* [Goal of the exercise]: Scan the data below for lines holding the word "burst", and copy each line found.

────────────────────────────────────────

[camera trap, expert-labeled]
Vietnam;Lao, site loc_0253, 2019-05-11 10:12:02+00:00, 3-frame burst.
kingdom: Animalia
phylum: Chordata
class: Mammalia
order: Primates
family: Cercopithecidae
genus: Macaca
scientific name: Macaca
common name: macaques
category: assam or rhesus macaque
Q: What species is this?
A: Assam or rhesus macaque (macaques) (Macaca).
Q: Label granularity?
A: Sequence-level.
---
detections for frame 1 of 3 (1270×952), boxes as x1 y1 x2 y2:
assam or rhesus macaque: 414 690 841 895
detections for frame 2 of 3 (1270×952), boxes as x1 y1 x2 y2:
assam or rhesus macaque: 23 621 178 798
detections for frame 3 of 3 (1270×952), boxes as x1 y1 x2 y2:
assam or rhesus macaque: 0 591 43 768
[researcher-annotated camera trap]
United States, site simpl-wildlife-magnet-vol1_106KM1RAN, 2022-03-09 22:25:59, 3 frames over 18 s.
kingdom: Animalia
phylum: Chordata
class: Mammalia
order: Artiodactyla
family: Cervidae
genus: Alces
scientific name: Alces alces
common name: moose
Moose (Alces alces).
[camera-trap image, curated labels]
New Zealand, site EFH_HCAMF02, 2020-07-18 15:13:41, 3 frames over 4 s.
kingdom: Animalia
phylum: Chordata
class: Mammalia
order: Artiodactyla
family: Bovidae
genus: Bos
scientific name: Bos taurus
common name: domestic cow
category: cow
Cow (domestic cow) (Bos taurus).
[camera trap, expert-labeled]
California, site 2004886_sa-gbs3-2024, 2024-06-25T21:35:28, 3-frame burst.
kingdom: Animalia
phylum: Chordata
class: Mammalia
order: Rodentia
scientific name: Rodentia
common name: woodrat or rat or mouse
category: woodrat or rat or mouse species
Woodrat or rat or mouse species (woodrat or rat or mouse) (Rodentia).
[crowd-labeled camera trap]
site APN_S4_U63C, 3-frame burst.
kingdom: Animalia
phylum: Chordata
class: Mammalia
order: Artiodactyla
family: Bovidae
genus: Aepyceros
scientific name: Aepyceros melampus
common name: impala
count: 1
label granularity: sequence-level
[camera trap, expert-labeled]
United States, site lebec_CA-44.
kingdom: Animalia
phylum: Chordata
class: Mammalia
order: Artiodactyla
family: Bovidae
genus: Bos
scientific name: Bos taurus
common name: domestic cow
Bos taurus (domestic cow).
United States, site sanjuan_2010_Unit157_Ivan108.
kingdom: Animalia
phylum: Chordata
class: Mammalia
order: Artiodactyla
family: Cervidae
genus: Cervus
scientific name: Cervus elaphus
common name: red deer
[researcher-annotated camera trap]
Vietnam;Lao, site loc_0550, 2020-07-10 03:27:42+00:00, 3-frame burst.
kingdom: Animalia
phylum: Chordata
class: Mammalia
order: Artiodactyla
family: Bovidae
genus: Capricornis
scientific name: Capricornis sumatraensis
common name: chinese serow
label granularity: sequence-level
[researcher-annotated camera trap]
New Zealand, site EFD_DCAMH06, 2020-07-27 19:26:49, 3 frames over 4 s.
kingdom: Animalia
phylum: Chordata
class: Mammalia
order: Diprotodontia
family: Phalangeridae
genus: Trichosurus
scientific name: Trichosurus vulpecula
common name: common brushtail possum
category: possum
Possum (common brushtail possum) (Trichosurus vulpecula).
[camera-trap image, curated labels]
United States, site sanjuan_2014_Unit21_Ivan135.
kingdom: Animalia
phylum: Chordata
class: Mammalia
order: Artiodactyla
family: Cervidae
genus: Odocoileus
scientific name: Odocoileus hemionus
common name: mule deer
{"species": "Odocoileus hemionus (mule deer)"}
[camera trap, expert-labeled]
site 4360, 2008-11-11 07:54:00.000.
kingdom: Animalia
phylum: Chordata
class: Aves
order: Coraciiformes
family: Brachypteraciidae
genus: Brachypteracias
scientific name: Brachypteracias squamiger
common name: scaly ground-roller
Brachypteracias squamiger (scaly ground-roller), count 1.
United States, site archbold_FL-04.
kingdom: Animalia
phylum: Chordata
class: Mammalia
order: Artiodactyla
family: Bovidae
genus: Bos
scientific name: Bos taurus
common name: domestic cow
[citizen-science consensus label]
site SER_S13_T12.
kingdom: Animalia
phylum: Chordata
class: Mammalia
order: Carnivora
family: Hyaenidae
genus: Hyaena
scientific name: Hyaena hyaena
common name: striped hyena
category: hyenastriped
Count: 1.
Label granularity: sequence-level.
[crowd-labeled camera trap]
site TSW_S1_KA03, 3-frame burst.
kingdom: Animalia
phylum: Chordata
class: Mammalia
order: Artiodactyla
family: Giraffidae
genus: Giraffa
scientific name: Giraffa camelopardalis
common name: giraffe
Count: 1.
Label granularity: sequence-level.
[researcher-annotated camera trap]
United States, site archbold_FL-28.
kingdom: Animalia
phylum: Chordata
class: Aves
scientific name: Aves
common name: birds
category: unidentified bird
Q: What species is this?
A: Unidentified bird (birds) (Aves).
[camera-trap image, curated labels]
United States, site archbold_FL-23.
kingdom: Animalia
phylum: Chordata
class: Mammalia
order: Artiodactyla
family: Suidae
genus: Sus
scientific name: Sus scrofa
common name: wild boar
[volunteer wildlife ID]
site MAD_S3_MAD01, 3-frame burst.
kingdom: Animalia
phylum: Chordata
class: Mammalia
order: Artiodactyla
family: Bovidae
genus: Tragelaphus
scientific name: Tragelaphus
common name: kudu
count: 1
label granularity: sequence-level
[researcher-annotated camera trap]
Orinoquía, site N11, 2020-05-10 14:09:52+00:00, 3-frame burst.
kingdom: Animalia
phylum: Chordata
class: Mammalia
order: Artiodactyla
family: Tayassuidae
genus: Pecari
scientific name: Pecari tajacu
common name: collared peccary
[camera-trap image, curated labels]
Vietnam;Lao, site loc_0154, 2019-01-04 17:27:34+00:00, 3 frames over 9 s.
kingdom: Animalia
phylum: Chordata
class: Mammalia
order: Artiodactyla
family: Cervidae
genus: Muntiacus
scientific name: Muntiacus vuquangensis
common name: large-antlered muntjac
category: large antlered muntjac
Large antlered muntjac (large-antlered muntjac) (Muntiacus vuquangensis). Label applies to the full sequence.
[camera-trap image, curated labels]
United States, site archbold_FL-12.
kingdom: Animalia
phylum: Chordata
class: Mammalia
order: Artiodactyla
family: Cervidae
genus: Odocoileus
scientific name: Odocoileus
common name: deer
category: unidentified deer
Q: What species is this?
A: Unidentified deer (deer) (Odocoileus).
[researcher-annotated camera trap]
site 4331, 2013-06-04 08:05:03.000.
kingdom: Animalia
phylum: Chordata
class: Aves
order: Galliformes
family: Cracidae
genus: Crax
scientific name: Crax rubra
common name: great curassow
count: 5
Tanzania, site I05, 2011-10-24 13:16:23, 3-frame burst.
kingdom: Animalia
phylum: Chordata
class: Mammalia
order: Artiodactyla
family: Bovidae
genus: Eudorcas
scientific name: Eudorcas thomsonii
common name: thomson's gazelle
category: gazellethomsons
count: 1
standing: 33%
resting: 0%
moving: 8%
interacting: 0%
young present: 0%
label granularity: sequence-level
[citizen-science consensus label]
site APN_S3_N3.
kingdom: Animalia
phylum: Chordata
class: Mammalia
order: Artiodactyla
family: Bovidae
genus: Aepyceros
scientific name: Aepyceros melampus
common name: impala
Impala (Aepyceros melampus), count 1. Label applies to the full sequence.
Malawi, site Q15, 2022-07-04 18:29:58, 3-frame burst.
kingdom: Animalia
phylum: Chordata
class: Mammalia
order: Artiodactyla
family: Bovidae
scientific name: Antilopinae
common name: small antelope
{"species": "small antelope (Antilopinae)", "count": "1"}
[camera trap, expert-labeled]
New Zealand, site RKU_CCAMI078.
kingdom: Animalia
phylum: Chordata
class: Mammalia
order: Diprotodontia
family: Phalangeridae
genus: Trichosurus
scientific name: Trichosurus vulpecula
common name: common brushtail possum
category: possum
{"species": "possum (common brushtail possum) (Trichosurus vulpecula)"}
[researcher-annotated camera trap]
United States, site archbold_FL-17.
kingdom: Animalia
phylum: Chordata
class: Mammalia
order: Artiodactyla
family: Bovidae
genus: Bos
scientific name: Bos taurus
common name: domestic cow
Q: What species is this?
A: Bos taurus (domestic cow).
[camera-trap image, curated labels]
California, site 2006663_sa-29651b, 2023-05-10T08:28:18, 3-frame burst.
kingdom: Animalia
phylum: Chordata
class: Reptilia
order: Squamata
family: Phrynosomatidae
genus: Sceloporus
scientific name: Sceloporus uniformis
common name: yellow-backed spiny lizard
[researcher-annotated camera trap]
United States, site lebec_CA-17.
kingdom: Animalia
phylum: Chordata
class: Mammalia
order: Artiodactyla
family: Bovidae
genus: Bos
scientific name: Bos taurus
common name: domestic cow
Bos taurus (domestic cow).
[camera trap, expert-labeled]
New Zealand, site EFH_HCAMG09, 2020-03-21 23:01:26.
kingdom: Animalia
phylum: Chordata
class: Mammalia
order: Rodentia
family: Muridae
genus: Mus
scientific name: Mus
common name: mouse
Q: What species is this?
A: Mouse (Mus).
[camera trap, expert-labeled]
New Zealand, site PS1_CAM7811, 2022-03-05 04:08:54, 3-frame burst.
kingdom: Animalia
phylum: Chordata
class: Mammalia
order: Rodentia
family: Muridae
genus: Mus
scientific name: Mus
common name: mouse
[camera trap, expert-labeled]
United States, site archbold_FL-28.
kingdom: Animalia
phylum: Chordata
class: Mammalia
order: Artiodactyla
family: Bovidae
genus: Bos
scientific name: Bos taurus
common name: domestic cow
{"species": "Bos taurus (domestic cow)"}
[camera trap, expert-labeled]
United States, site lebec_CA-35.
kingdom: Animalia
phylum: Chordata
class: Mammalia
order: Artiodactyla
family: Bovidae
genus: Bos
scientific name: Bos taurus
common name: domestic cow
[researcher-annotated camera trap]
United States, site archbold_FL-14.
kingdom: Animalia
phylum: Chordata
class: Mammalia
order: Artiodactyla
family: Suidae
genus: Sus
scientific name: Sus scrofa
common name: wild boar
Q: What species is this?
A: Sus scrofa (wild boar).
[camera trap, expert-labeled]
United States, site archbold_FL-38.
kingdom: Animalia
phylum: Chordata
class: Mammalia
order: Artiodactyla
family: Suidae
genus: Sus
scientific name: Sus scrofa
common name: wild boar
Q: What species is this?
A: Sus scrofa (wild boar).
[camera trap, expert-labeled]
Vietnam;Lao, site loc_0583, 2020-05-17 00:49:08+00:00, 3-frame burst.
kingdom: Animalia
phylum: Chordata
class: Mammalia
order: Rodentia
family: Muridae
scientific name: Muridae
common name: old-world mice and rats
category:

────────────────────────────────────────

* [Solution below]:
Vietnam;Lao, site loc_0253, 2019-05-11 10:12:02+00:00, 3-frame burst.
California, site 2004886_sa-gbs3-2024, 2024-06-25T21:35:28, 3-frame burst.
site APN_S4_U63C, 3-frame burst.
Vietnam;Lao, site loc_0550, 2020-07-10 03:27:42+00:00, 3-frame burst.
site TSW_S1_KA03, 3-frame burst.
site MAD_S3_MAD01, 3-frame burst.
Orinoquía, site N11, 2020-05-10 14:09:52+00:00, 3-frame burst.
Tanzania, site I05, 2011-10-24 13:16:23, 3-frame burst.
Malawi, site Q15, 2022-07-04 18:29:58, 3-frame burst.
California, site 2006663_sa-29651b, 2023-05-10T08:28:18, 3-frame burst.
New Zealand, site PS1_CAM7811, 2022-03-05 04:08:54, 3-frame burst.
Vietnam;Lao, site loc_0583, 2020-05-17 00:49:08+00:00, 3-frame burst.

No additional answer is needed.